Artistic and Scientific Thinking as Paths to Openness
While Khazan focuses on seeking novel experiences and being open to change, research reveals that two specific domains may be particularly powerful for developing openness to experience: the arts and the sciences. These represent fundamentally different but complementary approaches to cultivating intellectual curiosity and comfort with uncertainty.
Studies show that people high in openness to experience are naturally drawn to artistic engagement—both through enjoying art (attending museums, concerts, reading) and creating it (painting, music, writing)—and this engagement seems to make them even more open to new experiences. Researchers say that the arts cultivate openness by exposing people to novel perspectives, emotional experiences, and aesthetic possibilities that challenge their existing patterns of thinking. Engaging with unfamiliar art forms, attending performances outside your comfort zone, or experimenting with creative expression can expand your tolerance for ambiguity and your appreciation for diverse experiences.
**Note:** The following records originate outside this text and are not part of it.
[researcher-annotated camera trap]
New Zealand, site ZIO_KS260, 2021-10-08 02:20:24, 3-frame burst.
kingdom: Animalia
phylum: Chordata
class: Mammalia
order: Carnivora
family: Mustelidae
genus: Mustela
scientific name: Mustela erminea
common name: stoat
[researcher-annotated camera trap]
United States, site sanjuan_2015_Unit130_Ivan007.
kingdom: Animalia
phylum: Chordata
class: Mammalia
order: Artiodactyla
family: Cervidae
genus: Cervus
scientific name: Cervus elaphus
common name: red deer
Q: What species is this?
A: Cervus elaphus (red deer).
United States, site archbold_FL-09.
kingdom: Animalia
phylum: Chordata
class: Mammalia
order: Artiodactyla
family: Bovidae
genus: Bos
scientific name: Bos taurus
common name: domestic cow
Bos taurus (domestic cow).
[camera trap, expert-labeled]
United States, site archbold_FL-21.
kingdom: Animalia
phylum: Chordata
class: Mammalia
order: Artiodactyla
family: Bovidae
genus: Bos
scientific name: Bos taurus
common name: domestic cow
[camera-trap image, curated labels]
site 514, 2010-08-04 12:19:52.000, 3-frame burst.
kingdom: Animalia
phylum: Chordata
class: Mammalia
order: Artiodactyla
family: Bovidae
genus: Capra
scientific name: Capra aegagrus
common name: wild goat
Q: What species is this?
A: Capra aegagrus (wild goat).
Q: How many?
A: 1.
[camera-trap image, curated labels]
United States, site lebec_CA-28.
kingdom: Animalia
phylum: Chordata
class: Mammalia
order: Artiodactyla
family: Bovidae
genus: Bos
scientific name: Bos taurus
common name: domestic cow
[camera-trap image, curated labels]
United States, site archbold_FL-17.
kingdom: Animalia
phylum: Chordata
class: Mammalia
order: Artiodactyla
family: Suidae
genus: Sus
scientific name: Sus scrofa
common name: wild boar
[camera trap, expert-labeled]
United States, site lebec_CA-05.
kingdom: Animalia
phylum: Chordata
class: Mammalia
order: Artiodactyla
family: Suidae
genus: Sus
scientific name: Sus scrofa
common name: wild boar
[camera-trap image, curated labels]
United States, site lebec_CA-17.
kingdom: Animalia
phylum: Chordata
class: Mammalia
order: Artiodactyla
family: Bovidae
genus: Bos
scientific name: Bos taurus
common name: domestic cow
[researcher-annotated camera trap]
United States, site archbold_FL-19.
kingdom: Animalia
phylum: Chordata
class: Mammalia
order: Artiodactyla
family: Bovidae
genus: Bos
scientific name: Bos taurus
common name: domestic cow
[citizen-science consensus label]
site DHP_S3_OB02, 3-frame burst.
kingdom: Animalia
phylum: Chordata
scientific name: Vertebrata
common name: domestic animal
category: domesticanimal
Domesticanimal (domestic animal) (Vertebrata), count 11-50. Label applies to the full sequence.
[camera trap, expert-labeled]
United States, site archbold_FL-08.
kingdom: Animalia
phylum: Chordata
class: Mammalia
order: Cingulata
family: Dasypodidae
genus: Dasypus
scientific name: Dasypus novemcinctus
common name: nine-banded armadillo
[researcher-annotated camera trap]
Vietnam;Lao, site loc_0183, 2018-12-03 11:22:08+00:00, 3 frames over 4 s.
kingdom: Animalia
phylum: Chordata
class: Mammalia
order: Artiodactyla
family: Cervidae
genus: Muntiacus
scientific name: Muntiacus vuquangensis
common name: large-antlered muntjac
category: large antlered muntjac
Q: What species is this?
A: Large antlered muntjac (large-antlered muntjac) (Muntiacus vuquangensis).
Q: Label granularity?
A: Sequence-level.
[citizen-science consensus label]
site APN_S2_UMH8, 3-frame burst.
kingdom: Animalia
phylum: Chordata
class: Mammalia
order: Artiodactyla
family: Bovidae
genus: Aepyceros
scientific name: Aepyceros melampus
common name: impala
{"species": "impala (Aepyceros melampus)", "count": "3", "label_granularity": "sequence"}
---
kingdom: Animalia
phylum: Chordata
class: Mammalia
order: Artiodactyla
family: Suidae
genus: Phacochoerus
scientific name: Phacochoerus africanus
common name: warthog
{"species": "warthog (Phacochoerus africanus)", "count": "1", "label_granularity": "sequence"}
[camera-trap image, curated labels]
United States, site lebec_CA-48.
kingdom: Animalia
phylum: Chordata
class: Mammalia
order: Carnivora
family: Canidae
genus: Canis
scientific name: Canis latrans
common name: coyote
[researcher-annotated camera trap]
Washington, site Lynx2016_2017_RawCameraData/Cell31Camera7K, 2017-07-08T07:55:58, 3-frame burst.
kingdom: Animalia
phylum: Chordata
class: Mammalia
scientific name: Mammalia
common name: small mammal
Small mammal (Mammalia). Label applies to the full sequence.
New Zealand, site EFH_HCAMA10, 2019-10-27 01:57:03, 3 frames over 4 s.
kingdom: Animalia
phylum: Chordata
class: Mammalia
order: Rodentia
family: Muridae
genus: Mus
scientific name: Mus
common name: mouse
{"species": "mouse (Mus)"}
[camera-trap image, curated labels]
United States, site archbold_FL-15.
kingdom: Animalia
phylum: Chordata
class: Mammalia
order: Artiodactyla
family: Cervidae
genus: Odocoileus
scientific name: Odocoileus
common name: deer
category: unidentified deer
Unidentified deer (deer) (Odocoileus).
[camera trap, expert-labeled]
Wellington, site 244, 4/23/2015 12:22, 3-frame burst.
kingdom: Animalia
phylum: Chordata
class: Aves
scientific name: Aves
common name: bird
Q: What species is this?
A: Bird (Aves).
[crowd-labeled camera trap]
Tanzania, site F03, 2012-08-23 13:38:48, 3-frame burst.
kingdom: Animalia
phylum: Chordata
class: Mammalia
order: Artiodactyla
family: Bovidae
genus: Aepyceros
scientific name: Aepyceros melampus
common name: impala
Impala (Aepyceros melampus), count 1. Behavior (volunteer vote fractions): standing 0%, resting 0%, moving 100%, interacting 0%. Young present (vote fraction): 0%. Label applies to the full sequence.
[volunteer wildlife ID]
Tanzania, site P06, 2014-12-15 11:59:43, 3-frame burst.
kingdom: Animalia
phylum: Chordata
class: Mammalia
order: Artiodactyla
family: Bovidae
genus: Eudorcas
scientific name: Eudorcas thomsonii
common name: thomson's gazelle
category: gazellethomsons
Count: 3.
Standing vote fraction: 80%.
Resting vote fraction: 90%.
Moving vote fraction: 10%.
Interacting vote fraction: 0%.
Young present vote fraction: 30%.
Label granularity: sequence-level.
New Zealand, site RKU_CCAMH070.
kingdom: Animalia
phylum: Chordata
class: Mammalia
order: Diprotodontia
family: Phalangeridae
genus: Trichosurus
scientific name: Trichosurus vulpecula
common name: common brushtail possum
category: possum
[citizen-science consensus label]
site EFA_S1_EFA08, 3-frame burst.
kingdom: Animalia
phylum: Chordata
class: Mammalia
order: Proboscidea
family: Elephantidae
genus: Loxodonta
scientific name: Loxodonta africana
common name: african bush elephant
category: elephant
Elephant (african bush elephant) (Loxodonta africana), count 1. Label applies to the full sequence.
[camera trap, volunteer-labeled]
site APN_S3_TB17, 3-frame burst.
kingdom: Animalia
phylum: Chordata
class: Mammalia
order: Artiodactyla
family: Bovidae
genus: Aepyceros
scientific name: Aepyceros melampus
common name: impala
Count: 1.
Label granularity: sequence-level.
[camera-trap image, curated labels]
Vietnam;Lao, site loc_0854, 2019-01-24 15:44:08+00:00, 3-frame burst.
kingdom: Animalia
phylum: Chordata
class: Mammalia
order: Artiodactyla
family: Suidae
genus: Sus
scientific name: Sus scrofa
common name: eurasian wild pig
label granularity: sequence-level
Science offers a different but equally valuable pathway to openness. The scientific method, despite its structured approach, fundamentally depends on creativity, imagination, and a willingness to question established ideas. Scientists must constantly generate novel hypotheses, design creative experiments, and remain open to unexpected results that might overturn their assumptions. Engaging in scientific thinking—whether through citizen science projects, conducting personal experiments, or simply approaching everyday problems with systematic curiosity—can develop the intellectual flexibility and comfort with uncertainty that characterize high openness.